Tuesday, February 26, 2013

ESH13 – March E-Mini S&P (Last:1489.50)

– Posted in: Current Touts Rick's Picks

A C-D follow-through with a pitch as steep as yesterday's impulsive plunge seems unlikely, given the buy-the-dips mentality that has kept stocks buoyant for the last four years. However, since the cause of the weakness so far is almost surely something bigger than Italy's election, as the newsmongers would have us believe, we shouldn't expect the usual snap-back rally. We'll know more about the mood of sellers when we've seen how this vehicle interacts with the p midpoint support of the next down-leg (see chart).  An easy breach of the support would suggest the correction is waxing rather than waning.

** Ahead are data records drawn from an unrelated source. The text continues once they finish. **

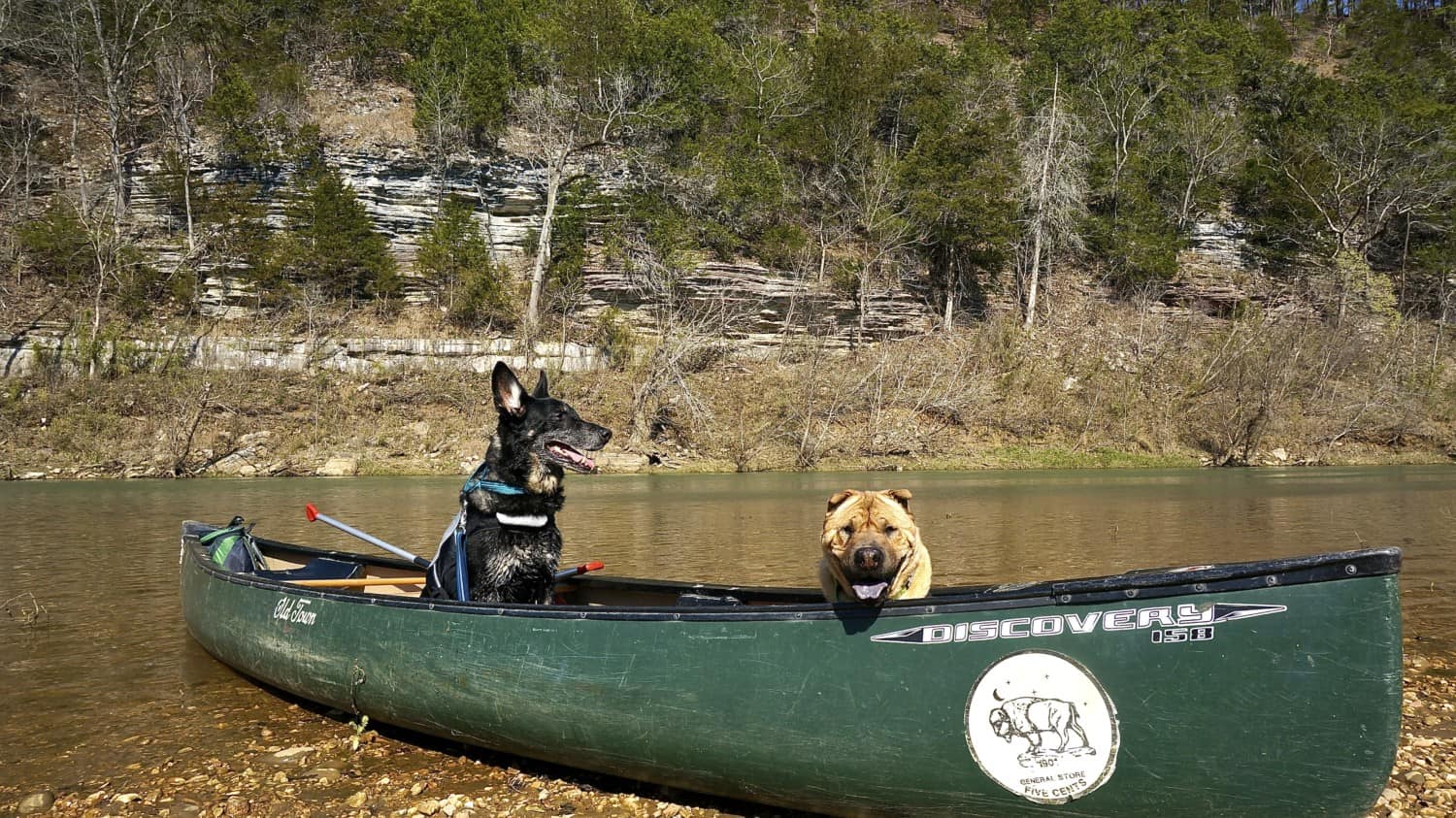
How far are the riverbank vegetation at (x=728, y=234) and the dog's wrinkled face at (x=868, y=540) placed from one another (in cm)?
2308

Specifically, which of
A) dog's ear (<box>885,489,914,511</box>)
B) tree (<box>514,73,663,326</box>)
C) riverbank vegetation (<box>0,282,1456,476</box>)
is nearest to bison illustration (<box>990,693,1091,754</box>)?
dog's ear (<box>885,489,914,511</box>)

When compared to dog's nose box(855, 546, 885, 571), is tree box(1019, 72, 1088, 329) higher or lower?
higher

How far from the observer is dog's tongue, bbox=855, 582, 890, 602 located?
10.9 ft

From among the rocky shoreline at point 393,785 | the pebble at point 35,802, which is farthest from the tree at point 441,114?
the pebble at point 35,802

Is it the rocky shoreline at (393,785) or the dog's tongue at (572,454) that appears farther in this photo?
the dog's tongue at (572,454)

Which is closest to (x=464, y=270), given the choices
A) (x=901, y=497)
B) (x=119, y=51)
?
(x=119, y=51)

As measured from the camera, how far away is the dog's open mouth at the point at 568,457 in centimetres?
516

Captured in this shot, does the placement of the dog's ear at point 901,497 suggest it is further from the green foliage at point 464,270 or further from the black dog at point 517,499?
the green foliage at point 464,270

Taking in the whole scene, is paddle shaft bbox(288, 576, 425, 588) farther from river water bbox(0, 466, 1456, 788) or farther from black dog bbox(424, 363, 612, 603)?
black dog bbox(424, 363, 612, 603)

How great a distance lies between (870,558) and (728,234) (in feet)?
110

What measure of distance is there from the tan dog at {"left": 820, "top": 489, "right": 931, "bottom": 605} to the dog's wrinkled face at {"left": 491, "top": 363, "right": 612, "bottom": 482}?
1839 mm

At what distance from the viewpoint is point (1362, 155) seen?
39750mm

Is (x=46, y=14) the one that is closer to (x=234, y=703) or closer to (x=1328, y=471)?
(x=234, y=703)

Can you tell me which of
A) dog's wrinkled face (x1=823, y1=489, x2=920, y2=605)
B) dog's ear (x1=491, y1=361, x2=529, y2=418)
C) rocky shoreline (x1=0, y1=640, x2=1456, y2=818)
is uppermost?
dog's ear (x1=491, y1=361, x2=529, y2=418)
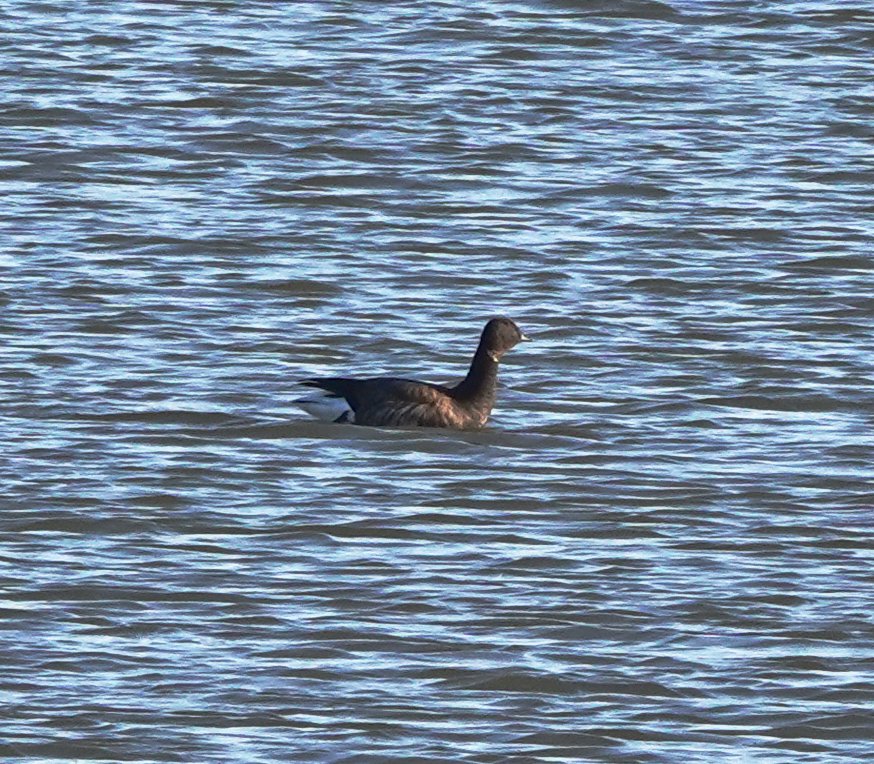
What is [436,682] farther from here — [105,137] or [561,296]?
[105,137]

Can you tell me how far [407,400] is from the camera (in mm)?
14273

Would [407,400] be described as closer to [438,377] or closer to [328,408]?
[328,408]

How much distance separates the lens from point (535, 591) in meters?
11.4

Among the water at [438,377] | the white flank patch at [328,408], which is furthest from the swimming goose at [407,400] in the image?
the water at [438,377]

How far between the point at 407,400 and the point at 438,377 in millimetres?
1272

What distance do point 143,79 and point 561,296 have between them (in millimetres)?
6964

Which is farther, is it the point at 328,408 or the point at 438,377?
the point at 438,377

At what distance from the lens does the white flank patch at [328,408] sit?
46.6 feet

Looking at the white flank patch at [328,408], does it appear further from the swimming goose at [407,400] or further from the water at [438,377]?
the water at [438,377]

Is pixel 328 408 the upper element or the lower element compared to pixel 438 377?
upper

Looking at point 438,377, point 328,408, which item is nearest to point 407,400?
point 328,408

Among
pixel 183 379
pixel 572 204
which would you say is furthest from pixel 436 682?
pixel 572 204

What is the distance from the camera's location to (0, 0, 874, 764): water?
399 inches

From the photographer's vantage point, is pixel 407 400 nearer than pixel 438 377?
Yes
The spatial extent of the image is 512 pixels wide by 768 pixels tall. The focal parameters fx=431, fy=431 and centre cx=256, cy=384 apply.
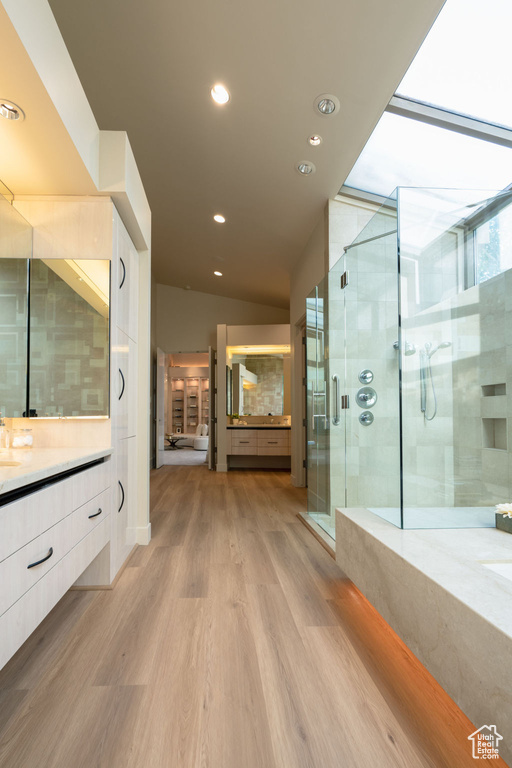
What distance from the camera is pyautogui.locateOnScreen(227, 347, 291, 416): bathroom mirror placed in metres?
7.50

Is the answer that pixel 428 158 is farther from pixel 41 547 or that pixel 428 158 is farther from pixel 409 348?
pixel 41 547

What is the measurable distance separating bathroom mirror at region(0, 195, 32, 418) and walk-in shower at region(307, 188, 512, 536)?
2005mm

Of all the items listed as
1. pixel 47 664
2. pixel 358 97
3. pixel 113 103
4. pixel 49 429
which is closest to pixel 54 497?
pixel 47 664

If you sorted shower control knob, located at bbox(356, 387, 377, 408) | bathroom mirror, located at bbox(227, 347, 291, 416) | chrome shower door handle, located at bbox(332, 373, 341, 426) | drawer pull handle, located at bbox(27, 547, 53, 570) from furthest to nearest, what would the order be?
bathroom mirror, located at bbox(227, 347, 291, 416), chrome shower door handle, located at bbox(332, 373, 341, 426), shower control knob, located at bbox(356, 387, 377, 408), drawer pull handle, located at bbox(27, 547, 53, 570)

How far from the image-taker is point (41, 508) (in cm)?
149

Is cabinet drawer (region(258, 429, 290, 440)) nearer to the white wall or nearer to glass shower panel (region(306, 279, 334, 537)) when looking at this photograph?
the white wall

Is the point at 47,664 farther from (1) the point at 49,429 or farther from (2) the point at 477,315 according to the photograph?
(2) the point at 477,315

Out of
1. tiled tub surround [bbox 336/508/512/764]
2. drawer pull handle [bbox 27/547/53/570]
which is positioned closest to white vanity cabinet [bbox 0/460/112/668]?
drawer pull handle [bbox 27/547/53/570]

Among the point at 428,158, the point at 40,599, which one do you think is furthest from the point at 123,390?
the point at 428,158

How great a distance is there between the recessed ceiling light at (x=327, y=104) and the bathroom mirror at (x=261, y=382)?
467 cm

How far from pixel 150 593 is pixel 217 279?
602 centimetres

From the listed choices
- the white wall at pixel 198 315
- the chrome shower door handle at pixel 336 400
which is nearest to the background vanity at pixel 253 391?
the white wall at pixel 198 315

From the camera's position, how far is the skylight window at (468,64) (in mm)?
2209

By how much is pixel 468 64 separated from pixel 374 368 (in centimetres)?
180
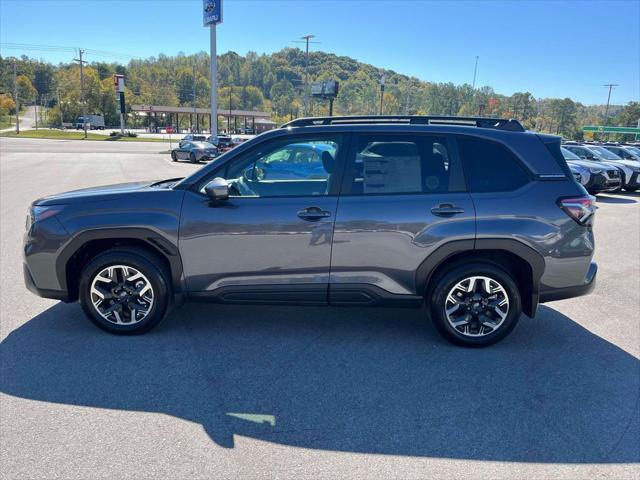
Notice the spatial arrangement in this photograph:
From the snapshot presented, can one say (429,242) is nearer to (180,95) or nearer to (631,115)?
(631,115)

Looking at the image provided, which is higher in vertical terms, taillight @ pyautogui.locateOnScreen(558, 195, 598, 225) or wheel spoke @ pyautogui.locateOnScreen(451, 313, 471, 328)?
taillight @ pyautogui.locateOnScreen(558, 195, 598, 225)

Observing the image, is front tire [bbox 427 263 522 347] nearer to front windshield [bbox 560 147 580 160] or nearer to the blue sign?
front windshield [bbox 560 147 580 160]

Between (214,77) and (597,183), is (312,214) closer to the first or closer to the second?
(597,183)

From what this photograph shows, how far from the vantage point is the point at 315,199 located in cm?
390

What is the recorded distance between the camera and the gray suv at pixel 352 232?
3.88 m

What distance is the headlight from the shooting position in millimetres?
4062

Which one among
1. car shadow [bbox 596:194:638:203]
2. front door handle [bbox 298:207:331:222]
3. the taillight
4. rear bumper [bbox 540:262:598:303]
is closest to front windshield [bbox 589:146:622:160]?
car shadow [bbox 596:194:638:203]

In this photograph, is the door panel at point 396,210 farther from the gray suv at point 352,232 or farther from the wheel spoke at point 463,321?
the wheel spoke at point 463,321

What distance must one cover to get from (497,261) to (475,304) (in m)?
0.44

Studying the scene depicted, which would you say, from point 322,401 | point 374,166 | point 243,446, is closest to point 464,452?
point 322,401

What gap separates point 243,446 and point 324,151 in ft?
7.97

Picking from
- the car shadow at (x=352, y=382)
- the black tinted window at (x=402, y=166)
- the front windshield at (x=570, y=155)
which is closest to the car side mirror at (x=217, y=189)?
the black tinted window at (x=402, y=166)

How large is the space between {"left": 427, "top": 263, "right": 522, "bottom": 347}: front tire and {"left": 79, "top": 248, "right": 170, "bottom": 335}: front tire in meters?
2.31

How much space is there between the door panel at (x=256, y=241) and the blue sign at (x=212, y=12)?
2988 centimetres
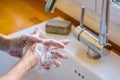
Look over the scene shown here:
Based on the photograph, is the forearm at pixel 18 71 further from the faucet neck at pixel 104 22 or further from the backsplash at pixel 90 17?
the backsplash at pixel 90 17

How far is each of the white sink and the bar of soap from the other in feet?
0.05

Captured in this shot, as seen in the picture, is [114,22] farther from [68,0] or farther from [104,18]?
[68,0]

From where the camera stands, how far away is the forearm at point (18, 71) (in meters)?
0.61

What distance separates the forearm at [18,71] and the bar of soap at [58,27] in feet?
1.05

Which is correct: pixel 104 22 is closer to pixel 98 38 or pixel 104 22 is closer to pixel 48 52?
pixel 98 38

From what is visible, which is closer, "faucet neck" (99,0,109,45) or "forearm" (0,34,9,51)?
"faucet neck" (99,0,109,45)

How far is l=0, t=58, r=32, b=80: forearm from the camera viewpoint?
2.00 feet

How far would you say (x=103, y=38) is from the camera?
0.74 meters

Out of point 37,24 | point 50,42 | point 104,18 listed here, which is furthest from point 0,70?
Result: point 104,18

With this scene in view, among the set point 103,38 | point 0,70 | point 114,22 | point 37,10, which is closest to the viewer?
point 103,38

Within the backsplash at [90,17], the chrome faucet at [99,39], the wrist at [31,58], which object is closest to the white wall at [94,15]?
the backsplash at [90,17]

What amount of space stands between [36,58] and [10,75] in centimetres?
9

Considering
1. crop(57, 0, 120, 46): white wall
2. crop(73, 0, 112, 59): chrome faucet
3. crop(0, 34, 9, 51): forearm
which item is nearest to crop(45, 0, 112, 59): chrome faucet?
crop(73, 0, 112, 59): chrome faucet

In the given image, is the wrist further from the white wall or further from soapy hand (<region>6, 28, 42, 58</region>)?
the white wall
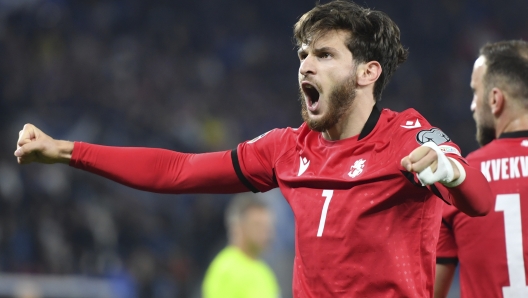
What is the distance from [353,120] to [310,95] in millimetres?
214

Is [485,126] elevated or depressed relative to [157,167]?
elevated

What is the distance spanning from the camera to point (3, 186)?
8219mm

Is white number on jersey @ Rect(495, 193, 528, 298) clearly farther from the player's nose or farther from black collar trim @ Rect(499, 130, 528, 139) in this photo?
the player's nose

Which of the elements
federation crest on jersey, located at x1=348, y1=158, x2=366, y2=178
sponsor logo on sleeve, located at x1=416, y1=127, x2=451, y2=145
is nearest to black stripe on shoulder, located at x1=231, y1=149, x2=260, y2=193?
federation crest on jersey, located at x1=348, y1=158, x2=366, y2=178

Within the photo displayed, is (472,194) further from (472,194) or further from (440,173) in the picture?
(440,173)

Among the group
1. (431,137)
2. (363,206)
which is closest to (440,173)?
(431,137)

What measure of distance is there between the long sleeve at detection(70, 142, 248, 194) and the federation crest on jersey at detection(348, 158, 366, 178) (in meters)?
0.56

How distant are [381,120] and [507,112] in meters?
0.89

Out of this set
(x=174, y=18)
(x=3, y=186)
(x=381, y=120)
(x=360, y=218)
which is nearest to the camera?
(x=360, y=218)

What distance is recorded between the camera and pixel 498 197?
10.8 feet

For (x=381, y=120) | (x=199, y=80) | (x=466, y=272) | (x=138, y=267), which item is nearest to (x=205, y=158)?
(x=381, y=120)

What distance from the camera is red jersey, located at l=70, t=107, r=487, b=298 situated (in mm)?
2668

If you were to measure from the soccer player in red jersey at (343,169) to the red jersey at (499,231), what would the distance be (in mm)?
590

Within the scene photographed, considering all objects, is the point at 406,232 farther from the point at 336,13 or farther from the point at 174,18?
the point at 174,18
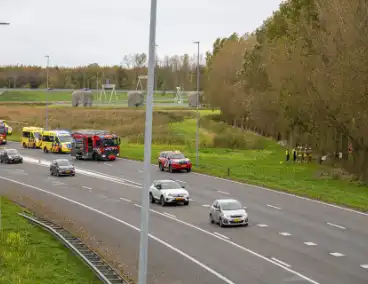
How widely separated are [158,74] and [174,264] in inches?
6849

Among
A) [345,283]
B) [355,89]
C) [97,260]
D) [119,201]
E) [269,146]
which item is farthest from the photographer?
[269,146]

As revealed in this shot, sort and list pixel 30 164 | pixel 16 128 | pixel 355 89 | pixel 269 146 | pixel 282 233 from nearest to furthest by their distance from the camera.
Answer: pixel 282 233
pixel 355 89
pixel 30 164
pixel 269 146
pixel 16 128

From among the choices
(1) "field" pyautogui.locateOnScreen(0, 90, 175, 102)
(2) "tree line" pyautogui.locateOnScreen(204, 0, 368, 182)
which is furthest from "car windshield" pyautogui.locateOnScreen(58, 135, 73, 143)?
(1) "field" pyautogui.locateOnScreen(0, 90, 175, 102)

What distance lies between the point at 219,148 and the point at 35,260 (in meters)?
58.0

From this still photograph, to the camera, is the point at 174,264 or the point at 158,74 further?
the point at 158,74

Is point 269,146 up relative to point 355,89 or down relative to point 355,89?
down

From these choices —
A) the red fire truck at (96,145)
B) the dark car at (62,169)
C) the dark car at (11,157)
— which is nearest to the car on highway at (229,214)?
the dark car at (62,169)

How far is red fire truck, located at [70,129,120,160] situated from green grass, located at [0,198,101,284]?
32.3 metres

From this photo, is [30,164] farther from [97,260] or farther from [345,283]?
[345,283]

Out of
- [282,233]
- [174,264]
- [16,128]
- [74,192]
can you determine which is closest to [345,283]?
[174,264]

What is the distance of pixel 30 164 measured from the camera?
62594 millimetres

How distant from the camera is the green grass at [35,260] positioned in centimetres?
2289

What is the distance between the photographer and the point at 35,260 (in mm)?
25500

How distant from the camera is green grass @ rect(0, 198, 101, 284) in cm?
2289
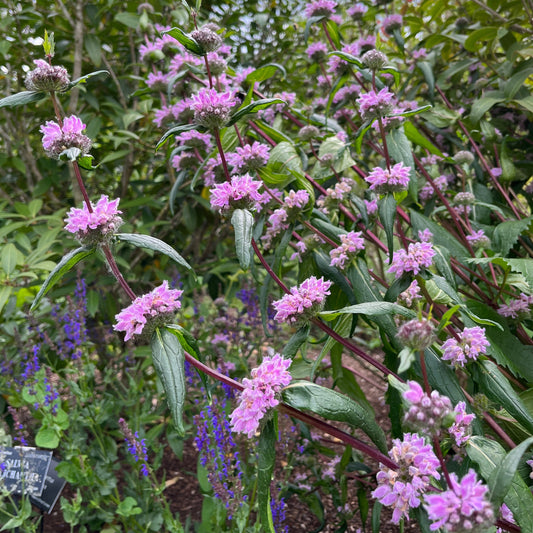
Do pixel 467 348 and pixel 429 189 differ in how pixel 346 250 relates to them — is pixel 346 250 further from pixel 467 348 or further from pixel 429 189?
pixel 429 189

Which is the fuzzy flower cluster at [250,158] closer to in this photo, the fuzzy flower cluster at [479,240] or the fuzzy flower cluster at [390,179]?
the fuzzy flower cluster at [390,179]

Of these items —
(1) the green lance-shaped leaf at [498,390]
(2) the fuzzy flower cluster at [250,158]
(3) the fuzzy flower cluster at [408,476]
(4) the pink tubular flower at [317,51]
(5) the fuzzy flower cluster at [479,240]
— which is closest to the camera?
(3) the fuzzy flower cluster at [408,476]

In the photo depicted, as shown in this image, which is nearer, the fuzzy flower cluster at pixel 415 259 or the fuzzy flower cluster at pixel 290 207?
the fuzzy flower cluster at pixel 415 259

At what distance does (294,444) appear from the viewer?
162cm

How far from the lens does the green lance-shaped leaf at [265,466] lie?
2.29 feet

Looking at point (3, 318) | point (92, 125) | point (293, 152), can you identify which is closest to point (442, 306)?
point (293, 152)

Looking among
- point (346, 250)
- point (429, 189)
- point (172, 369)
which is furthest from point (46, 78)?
point (429, 189)

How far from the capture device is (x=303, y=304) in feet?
2.77

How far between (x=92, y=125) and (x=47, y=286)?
54.2 inches

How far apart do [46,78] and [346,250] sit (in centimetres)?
64

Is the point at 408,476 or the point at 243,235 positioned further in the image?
the point at 243,235

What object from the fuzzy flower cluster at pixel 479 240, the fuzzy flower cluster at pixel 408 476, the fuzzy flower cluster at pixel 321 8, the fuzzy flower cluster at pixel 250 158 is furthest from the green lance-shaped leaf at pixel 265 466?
the fuzzy flower cluster at pixel 321 8

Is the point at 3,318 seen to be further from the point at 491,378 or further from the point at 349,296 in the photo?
the point at 491,378

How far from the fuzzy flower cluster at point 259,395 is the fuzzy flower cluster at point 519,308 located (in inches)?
28.2
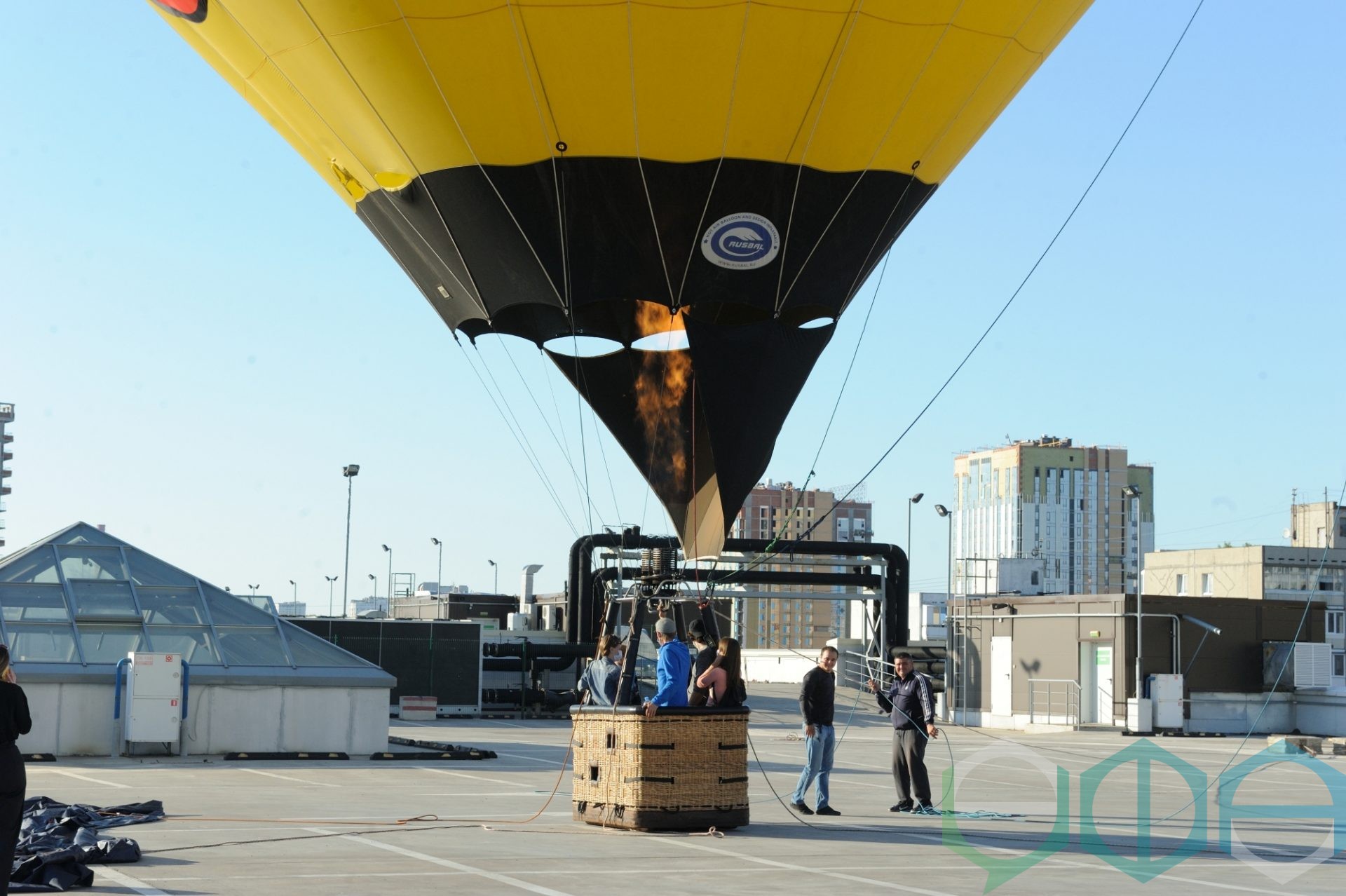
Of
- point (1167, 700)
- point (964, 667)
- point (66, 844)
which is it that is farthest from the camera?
point (964, 667)

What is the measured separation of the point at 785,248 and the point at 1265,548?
98525mm

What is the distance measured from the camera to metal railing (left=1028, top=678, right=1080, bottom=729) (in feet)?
134

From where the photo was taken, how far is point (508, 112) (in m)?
15.2

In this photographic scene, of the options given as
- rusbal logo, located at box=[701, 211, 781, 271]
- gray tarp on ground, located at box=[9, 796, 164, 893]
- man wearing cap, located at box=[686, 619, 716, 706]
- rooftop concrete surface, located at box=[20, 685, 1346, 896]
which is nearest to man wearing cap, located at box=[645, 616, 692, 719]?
man wearing cap, located at box=[686, 619, 716, 706]

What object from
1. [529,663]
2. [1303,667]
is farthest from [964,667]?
[529,663]

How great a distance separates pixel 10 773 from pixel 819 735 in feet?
27.7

AMZN – Amazon (Last:259.22)

– Posted in: Current Touts Rick's Picks

We like Amazon shares as much as the next guy, although we're not too keen on what the retail landscape is going to look like in a decade, when this company has finally succeeded in destroying all competition.  So what is the stock up to as the broad averages continue to show signs of a major topping process?  The picture-perfect pattern shown implies that a fall of at least $15, or 5.7 percent, over the near-term is very likely if p is beached decisively. Traders should position from the short side on a breach of the 259.75 midpoint. It was penetrated by a dime at yesterday's low, but that is not yet enough for us to infer that a further fall to its 'D sibling, 245.21, is a done deal.  That last number will of course be a good place to try bottom-fishing with a very tight stop-loss, regardless of what our expectations are at the time for the broad averages. _______ UPDATE (2:16 p.m. EST):  Chat-roomers appear to be taking shots at getting short in this stock today, but the recommendation above wasn't meant to be implemented in shoot-from-the-hip fashion.  To give you an idea of how subtle an entry opportunity you should be looking for, and to allow you to determine whether your technique is up to speed, here is the first short I was able to find that was signaled on the one-minute chart via a pattern that meets all of our rules: A=259.19 at 11:00 a.m. EST; B=257.36 at 11:09 a.m.; and C=258.10 at 11:10 a.m.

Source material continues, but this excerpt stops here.